SET PROBLEM
Rewrite as a numbered list, skipping blank lines, only the lines from the line containing "this 600×400 image." up to and including the line containing "severely damaged car [218, 177, 420, 258]".

EXERCISE DATA
________________________
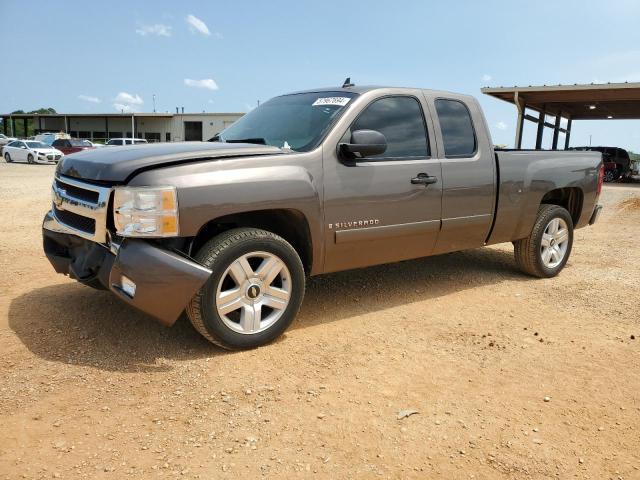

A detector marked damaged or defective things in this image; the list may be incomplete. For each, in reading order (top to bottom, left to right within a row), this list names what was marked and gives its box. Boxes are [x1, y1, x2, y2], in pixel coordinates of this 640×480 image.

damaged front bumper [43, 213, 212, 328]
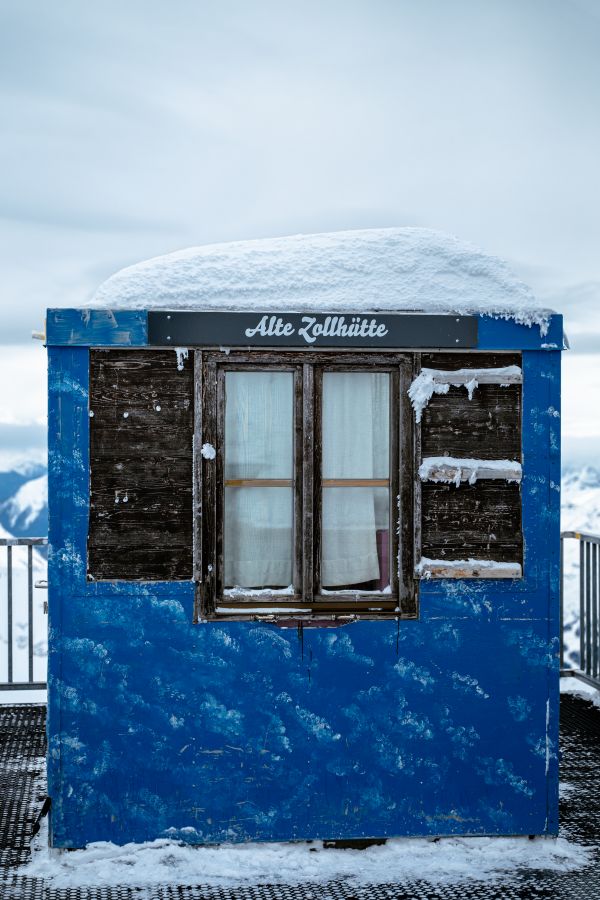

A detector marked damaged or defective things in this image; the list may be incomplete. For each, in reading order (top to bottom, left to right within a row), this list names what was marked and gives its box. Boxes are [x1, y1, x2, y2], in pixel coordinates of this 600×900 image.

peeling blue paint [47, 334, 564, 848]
________________________
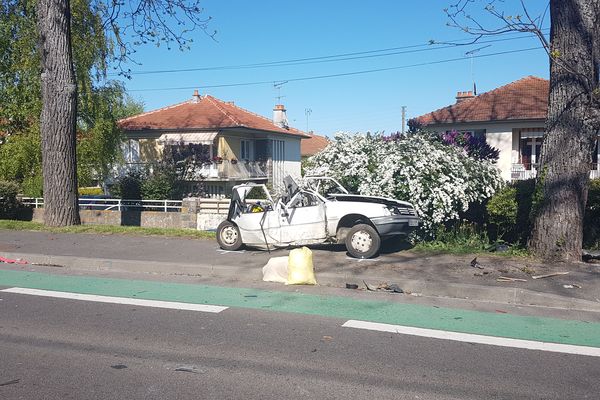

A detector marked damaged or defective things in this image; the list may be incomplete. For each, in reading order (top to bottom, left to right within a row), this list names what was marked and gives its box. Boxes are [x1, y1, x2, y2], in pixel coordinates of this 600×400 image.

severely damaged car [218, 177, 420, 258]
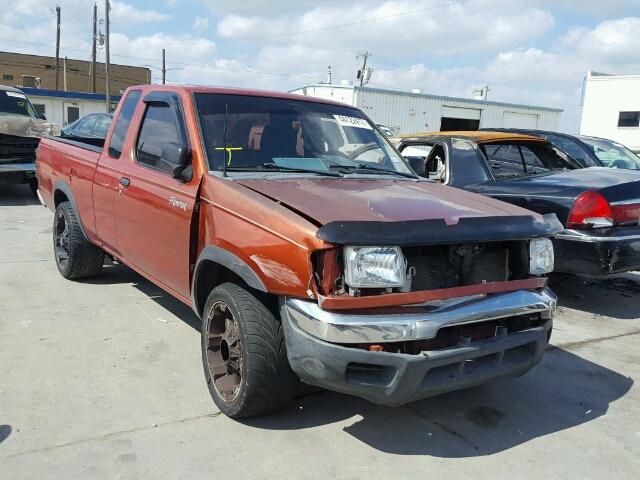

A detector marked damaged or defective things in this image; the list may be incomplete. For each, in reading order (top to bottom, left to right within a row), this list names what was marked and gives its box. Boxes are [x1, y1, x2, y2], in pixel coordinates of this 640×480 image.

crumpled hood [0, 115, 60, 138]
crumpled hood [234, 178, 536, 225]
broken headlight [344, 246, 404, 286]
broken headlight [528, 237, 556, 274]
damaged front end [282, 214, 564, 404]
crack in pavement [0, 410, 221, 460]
________________________
CORRECT RESPONSE
1. A detector marked damaged or defective things in this image; the list may be incomplete. For each, in reading order (top to bottom, left to right within a row), this list names what was marked and gives its box. Boxes are [x1, y1, x2, y2], in pixel coordinates of this 600×400 image.
2. severely damaged car [218, 177, 420, 258]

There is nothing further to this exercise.